Mas esse foi apenas mais um lance desmoralizante para a diplomacia brasileira. Restabelecer a velha e respeitada imagem de competência e profissionalismo do Itamaraty vai dar trabalho e tomar muito tempo.
Além de amadores, trapalhões. Conseguiram elevar a um nível surpreendente o grau de bagunça do setor público brasileiro. O Tesouro converteu-se em fonte permanente de fundos bancários.
A responsabilidade pelo controle da inflação passou do Banco Central (BC) para a Petrobrás, o Ministério da Fazenda, as Prefeituras de São Paulo e do Rio de Janeiro e o governo paulista, para citar só alguns dos novos encarregados da função.
Para atender ao companheiro Guido Mantega, ministro da Fazenda, o prefeito Fernando Haddad concordou em atrasar o aumento das tarifas de ônibus.
O governador poderá contribuir adiando para depois de março o reajuste das passagens de metrô. Essas decisões apenas servirão, naturalmente, para aliviar os índices no primeiro trimestre.
A participação da Petrobrás deve incluir operações técnicas mais complicadas. A diretoria da empresa continua defendendo a elevação dos preços da gasolina e do diesel, contida nos últimos anos por decisão do Palácio do Planalto.
Uma parcela maior de etanol na mistura da gasolina poderá limitar o impacto para o consumidor. Mas isso dependerá da nova safra de álcool, isto é, de um setor seriamente prejudicado, nos últimos anos, pela contenção política dos preços de combustíveis,
Ao mesmo tempo, a Agência Nacional do Petróleo (ANP), aparentemente desperta depois de um longo torpor, cobra da Petrobrás mais investimentos em produção.
A cobrança parece redundante. A atual diretoria da estatal tem-se mostrado consciente dos problemas da empresa, das dificuldades para cumprir metas ambiciosas e, é claro, dos estragos causados por anos de comando centralizado no Palácio do Planalto e orientado por interesses políticos.
A presidente da Petrobrás, Graça Foster, tem hoje uma fala mais diplomática, mas disse o suficiente, em seus primeiros tempos, para mostrar os custos de uma gestão politizada.
Enquanto o Ministério da Fazenda comanda a administração dos índices de preços, o BC executa com muita disciplina a política palaciana de redução e contenção dos juros.

========================================================================

» TAREFAS PROPOSTAS
- 1) Liste todas as linhas das entradas abaixo que contêm a sequência "instances".
- 2) Prossiga com o texto acima sobre o controle da inflação no governo brasileiro, partindo da última frase apresentada.

» DADOS DO EXERCÍCIO
========================================================================

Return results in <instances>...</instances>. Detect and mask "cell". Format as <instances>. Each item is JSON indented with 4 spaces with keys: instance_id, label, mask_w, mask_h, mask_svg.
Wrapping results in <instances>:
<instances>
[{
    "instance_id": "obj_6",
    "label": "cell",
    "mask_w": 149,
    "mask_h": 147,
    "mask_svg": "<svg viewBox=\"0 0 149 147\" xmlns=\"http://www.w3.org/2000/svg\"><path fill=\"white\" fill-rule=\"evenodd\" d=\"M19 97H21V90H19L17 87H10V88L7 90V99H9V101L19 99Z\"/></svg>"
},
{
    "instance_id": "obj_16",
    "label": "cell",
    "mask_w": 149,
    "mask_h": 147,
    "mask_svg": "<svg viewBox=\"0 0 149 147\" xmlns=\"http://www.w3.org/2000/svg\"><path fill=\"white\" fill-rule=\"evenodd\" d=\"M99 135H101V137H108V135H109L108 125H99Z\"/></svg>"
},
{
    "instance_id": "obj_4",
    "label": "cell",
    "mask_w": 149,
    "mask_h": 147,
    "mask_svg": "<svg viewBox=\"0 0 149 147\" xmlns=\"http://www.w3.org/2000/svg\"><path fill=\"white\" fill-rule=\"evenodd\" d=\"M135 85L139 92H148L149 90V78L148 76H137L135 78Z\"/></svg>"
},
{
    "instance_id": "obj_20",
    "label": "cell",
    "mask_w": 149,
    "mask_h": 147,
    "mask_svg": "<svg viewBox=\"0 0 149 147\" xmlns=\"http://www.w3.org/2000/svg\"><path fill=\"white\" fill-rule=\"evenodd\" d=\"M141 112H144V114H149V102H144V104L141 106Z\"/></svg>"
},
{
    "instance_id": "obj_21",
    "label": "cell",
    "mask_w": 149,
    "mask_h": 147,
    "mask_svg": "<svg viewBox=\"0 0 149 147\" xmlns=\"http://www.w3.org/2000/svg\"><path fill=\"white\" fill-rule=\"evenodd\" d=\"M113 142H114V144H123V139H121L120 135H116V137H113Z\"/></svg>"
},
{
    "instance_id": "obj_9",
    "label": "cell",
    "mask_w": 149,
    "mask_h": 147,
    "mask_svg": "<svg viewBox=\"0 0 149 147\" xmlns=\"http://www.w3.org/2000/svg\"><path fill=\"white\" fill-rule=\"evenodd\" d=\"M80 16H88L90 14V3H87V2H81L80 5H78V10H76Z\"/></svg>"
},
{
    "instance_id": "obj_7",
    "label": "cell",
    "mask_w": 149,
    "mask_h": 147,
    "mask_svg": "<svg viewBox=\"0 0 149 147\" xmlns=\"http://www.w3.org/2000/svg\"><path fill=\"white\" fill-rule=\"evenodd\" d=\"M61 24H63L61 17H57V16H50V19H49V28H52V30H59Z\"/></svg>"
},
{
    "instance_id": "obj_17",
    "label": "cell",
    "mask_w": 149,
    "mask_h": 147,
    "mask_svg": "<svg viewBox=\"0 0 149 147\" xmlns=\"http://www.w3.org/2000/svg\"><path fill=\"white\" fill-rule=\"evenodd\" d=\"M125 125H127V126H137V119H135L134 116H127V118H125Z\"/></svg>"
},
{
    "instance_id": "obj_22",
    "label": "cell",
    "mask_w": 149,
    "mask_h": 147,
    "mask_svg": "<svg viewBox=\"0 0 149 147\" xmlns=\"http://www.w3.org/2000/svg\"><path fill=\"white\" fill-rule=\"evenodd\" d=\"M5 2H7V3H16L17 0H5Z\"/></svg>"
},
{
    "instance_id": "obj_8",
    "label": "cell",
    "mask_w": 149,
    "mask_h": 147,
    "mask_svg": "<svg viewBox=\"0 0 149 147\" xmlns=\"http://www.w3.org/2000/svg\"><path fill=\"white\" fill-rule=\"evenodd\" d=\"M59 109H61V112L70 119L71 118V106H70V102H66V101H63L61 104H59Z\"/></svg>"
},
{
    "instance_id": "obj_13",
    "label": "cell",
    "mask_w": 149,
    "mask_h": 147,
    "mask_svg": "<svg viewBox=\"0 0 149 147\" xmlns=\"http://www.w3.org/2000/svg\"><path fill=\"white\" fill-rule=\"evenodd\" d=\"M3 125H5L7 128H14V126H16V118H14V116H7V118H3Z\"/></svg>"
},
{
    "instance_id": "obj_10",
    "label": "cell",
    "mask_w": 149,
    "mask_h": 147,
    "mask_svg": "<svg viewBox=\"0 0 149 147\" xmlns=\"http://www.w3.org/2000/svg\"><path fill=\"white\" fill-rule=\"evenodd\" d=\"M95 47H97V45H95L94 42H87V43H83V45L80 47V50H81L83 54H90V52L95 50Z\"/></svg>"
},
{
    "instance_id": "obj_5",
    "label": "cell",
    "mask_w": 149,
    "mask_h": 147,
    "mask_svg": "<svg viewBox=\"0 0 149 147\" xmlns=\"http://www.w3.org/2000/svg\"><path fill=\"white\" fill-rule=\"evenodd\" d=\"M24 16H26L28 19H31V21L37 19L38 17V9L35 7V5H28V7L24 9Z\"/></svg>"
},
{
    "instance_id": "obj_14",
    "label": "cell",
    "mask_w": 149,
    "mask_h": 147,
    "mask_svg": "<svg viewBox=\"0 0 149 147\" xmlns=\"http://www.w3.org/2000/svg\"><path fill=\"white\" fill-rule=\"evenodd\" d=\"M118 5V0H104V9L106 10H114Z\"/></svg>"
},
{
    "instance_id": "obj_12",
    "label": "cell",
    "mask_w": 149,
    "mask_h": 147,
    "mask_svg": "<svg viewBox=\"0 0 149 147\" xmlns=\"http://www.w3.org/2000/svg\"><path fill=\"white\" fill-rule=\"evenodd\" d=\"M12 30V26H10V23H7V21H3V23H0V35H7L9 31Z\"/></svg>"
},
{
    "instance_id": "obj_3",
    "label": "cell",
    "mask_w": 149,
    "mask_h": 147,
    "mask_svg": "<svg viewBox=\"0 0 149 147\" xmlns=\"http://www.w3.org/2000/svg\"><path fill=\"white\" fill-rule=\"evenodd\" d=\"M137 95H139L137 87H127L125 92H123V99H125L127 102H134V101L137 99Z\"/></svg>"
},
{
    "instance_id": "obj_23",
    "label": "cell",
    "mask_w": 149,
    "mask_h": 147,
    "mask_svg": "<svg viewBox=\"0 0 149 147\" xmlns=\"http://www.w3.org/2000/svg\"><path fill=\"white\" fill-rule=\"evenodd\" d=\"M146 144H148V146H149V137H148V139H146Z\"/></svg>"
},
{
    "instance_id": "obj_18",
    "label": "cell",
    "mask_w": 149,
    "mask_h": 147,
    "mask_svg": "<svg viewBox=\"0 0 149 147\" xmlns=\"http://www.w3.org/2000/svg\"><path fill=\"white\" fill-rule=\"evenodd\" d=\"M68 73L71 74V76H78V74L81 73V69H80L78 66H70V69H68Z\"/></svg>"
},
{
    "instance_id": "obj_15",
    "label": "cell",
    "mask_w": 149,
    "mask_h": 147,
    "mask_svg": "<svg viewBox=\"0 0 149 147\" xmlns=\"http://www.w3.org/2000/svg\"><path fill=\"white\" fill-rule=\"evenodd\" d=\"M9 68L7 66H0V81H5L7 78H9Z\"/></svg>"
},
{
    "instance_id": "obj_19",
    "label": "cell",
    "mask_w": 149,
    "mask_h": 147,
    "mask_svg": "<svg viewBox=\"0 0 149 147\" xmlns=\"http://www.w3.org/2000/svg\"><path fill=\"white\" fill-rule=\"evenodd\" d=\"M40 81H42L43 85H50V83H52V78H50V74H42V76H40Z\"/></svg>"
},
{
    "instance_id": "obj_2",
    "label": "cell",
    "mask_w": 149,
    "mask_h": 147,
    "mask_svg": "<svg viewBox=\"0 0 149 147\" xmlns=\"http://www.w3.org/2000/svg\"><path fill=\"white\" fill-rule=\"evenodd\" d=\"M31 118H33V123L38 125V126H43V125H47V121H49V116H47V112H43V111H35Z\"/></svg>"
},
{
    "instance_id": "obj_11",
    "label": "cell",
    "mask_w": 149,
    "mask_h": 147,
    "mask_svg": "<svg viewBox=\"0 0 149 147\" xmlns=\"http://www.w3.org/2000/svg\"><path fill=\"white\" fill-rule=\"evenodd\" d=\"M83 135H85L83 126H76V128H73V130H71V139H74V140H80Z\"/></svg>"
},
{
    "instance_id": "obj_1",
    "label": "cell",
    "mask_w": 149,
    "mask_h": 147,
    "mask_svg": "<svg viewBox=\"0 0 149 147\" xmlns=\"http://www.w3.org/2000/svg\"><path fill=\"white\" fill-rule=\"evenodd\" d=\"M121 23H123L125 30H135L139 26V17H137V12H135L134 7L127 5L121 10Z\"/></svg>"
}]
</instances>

========================================================================

» RESPOSTAS POR TAREFA
- 1)
Return results in <instances>...</instances>. Detect and mask "cell". Format as <instances>. Each item is JSON indented with 4 spaces with keys: instance_id, label, mask_w, mask_h, mask_svg.
Wrapping results in <instances>:
<instances>
</instances>

- 2)
O comunicado emitido logo depois da última reunião do Comitê de Política Monetária (Copom) pode causar perplexidade a um estrangeiro.
"Considerando o balanço de riscos para a inflação, que apresentou piora no curto prazo, a recuperação da atividade doméstica, menos intensa do que o esperado, e a complexidade que ainda envolve o ambiente internacional, o Comitê entende que a estabilidade das condições monetárias por um período de tempo suficientemente prolongado é a estratégia mais adequada para garantir a convergência da inflação para a meta", informou o BC.
Se houve piora no cenário dos preços, por que manter os juros em 7,25%?
Se o Copom tivesse aumentado a taxa, teria sentido mencionar a manutenção das condições por um período mais ou menos longo.
É preciso levar em conta a defasagem entre a decisão de política monetária e seus efeitos. Mas a história é outra: a taxa de 7,25% ao ano resultou de uma prolongada redução dos juros básicos, iniciada no fim de agosto de 2011.
Ao conhecer esse fato, o estrangeiro começaria a entender. A inflação está longe de ser uma preocupação para o dirigentes do BC. O objetivo da política monetária tem sido o crescimento do produto interno bruto (PIB) - com resultados abaixo de pífios, até agora.
Além disso - e de fato antes de tudo -, o corte de juros é um item muito importante da retórica presidencial.
De acordo com essa perspectiva, é inconveniente conter a alta de preços por meio dos instrumentos típicos da política monetária. A meta de 4,5%, em vigor a partir de 2005, é mais alta que a de outras economias em desenvolvimento e foi amplamente superada entre 2010 e 2012.
Há quem mencione a vigência informal de outra meta, na altura de 5,5%. A hipótese é plausível.
De toda forma, justifica-se a pergunta: qual a inflação necessária para desemperrar a economia brasileira?
No Japão, o primeiro-ministro, Shinzo Abe, pediu ao BC a fixação da meta em 2%, para encerrar a deflação e estimular a economia. Em países sul-americanos, a tendência, hoje, é a redução das metas.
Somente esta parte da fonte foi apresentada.